In response to these valuable benefits and addressing justifiable concerns, many long-time video management systems have added remote access technology to their products and are increasing system security. Most VMS systems now allow remote access to the surveillance system, such as through an offsite PC or Mac, and increasingly through a smartphone or tablet app. Many also enable video to be streamed to additional locations for secure offsite backup or storage.
A few vendors now provide next generation products designed entirely from the ground up for the cloud. In these cases, video is captured locally through megapixel cameras, then uploaded to a remote storage service via the cloud, with various techniques employed to reduce video file size and network bandwidth. At present, these systems often are limited in practical use by the number of cameras that can be supported in a single location, but all show much promise for the future. A reasonable predication is that eventually, the most important video will be stored offsite using cloud applications.
The best solution at present may be a blended or hybrid cloud surveillance system. Such a hybrid offers both local and cloud recording. It starts with the traditional model, of recording locally on an NVR or server using the vendor’s video management system. This increases the reliability of recording and eliminates most performance, bandwidth, or cost issues that arise from continuously streaming all captured video over the internet to the cloud. The hybrid approach can allow for more cameras to effectively be used in a single location than a cloud-only solution might affordably deliver.
The local NVR or server plus the video and user accounts it contains can be managed remotely, over the cloud. This reduces or eliminates the need for local admins, providing major savings and reducing both complexity and risk of system compromise. No local programming is required, and only those authorized can access the system.
Important video, such as clips of activity or incidents, can be uploaded to the cloud for long term storage or sharing with multiple users—anywhere, anytime.
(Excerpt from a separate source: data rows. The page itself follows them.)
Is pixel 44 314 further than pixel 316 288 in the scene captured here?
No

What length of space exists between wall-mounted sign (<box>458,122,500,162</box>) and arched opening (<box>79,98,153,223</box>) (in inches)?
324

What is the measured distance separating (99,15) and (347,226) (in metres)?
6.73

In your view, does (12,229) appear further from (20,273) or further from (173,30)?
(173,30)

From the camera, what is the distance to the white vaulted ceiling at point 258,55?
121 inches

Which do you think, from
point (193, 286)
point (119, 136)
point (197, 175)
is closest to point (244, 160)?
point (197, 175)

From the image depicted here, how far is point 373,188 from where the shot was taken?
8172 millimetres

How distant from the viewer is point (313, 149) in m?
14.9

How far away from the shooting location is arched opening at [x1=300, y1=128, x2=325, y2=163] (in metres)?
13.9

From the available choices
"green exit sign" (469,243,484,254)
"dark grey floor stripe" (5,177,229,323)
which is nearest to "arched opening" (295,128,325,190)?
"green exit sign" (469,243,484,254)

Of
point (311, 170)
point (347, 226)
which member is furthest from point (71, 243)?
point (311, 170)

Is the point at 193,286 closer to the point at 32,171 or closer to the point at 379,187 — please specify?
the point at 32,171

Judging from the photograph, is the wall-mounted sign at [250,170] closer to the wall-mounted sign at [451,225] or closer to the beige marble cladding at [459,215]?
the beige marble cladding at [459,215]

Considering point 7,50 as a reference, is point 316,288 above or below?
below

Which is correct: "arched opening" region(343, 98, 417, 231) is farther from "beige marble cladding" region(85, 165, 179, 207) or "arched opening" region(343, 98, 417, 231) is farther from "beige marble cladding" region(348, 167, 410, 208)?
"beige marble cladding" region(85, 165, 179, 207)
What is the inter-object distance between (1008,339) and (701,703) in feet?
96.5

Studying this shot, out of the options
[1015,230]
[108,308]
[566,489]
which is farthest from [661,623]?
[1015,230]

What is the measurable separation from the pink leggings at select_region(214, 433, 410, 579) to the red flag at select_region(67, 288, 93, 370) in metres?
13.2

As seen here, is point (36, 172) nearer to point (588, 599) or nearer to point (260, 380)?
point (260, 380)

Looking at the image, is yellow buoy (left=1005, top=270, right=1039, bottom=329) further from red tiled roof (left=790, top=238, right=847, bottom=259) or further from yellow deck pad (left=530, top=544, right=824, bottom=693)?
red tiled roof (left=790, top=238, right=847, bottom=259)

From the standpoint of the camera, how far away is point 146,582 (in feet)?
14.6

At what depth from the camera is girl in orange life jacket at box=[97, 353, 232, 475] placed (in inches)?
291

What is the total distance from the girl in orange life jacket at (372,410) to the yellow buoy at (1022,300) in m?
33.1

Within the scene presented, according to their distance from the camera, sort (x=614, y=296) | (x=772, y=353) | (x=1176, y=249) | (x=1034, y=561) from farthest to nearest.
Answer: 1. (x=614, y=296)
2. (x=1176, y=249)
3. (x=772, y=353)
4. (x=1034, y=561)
A fully-enabled thick client for laptops or desktops, a software- free thin client accessed from most popular web browsers, or a useful app on a smart phone or tablet are all that are required to access and use the system with a single sign-in regardless of platform.
Strong cybersecurity is key to the reliability and protection of both traditional and cloud-based surveillance, and may be lacking in many in-use systems today.
For new cloud-based deployments, use of two-step verification is a required first step. This security approach can be used to allow access the surveillance system or the video it contains, regardless of platform used. Having strong controls over who can see and do on the system is also a must-have.
Video to be shared from the cloud must be password protected with NIST-compliant data encryption for maximum security to ensure appropriate access. Each local VMS or NVR system must establish a trusted outbound connection to the cloud storage platform. This eliminates potential network vulnerabilities by eliminating need for any open ports through the network firewall. This capability will be appreciated by the IT organization, further reducing the risk to the entire network infrastructure versus traditional remote access methods.
Cloud-based systems that offer these types of protection, performance, flexibility, and cost savings are the next logical step as video surveillance and the security industry overall moves into this new age. Hybrid cloud solutions are available today from a select group of vendors, and offer much additional promise for the future through the power and potential of the cloud.